* Given text
....

Post-WW2: CWB was meant to be a wartime measure but turned into a permanent feature of all grain-trades for three decades, and then four more decades for non-feed wheat and barley. Through the 1970s the most intense pressure to end CWB’s power came from the feed domain, with the powerful meat-dairy industry leading the way. One of the most controversial crops was oats, as its drop from CWB’s net coincided with a sharp plunge in price, followed by a dramatic reduction in acreage.
The most significant impact associated with the curtailment of CWB’s scope was canola. Its introduction to the Prairie crop-mix did indeed coincide with many crops being dropped from CWB’s mandate, including rapeseed. This was the result of years of research in adapting rapeseed to local conditions, with superior oil and meal qualities. It was a major achievement, with canola becoming the region’s 2nd largest crop behind wheat, in both production and export volumes. However, this growth could have happened even if canola had remained under CWB, like the expansion of wheat production and exports in the post-WW2 era under CWB’s jurisdiction.

....

Data excerpts:
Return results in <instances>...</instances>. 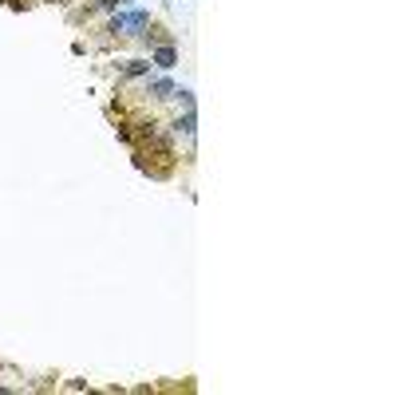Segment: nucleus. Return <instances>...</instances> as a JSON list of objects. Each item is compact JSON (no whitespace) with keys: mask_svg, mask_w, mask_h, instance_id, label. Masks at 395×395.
Segmentation results:
<instances>
[{"mask_svg":"<svg viewBox=\"0 0 395 395\" xmlns=\"http://www.w3.org/2000/svg\"><path fill=\"white\" fill-rule=\"evenodd\" d=\"M143 91L150 95V99L155 103H166V99H174V79H170V75H147V83H143Z\"/></svg>","mask_w":395,"mask_h":395,"instance_id":"obj_2","label":"nucleus"},{"mask_svg":"<svg viewBox=\"0 0 395 395\" xmlns=\"http://www.w3.org/2000/svg\"><path fill=\"white\" fill-rule=\"evenodd\" d=\"M123 75H127V79H138V75H150V64H147V60H127V64H123Z\"/></svg>","mask_w":395,"mask_h":395,"instance_id":"obj_5","label":"nucleus"},{"mask_svg":"<svg viewBox=\"0 0 395 395\" xmlns=\"http://www.w3.org/2000/svg\"><path fill=\"white\" fill-rule=\"evenodd\" d=\"M130 0H95L91 9H87V16H91V12H115V9H127Z\"/></svg>","mask_w":395,"mask_h":395,"instance_id":"obj_6","label":"nucleus"},{"mask_svg":"<svg viewBox=\"0 0 395 395\" xmlns=\"http://www.w3.org/2000/svg\"><path fill=\"white\" fill-rule=\"evenodd\" d=\"M194 130H198V115H194V107H186L182 115L170 123V135L174 138H194Z\"/></svg>","mask_w":395,"mask_h":395,"instance_id":"obj_3","label":"nucleus"},{"mask_svg":"<svg viewBox=\"0 0 395 395\" xmlns=\"http://www.w3.org/2000/svg\"><path fill=\"white\" fill-rule=\"evenodd\" d=\"M147 28H150V12L130 9V12H115V16H111V24H107V32L115 40H135V36H143Z\"/></svg>","mask_w":395,"mask_h":395,"instance_id":"obj_1","label":"nucleus"},{"mask_svg":"<svg viewBox=\"0 0 395 395\" xmlns=\"http://www.w3.org/2000/svg\"><path fill=\"white\" fill-rule=\"evenodd\" d=\"M150 64L162 67V72H170V67L178 64V44H158V48H150Z\"/></svg>","mask_w":395,"mask_h":395,"instance_id":"obj_4","label":"nucleus"}]
</instances>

....

* List of tasks
**A.** Reproduce word for word the part of the CWB passage that opens with the words containing "The most significant" and closes with "under CWB’s jurisdiction.".
**B.** According to the CWB passage, which crop became the region's second largest behind wheat in both production and export volumes?
**C.** Condense the paragraph of the CWB passage beginning "The most significant impact associated" into a short list that keeps its main facts.

* Exercise solutions
**A.**
The most significant impact associated with the curtailment of CWB’s scope was canola. Its introduction to the Prairie crop-mix did indeed coincide with many crops being dropped from CWB’s mandate, including rapeseed. This was the result of years of research in adapting rapeseed to local conditions, with superior oil and meal qualities. It was a major achievement, with canola becoming the region’s 2nd largest crop behind wheat, in both production and export volumes. However, this growth could have happened even if canola had remained under CWB, like the expansion of wheat production and exports in the post-WW2 era under CWB’s jurisdiction.

**B.** Canola

**C.**
- Canola was the most significant impact of the curtailment of CWB's scope.
- Its introduction to the Prairie crop-mix coincided with many crops, including rapeseed, being dropped from CWB's mandate.
- It came from years of research adapting rapeseed to local conditions, with superior oil and meal qualities.
- Canola became the region's 2nd largest crop behind wheat in both production and export volumes.
- This growth could have happened even under CWB, as wheat production and exports expanded under CWB's jurisdiction after WW2.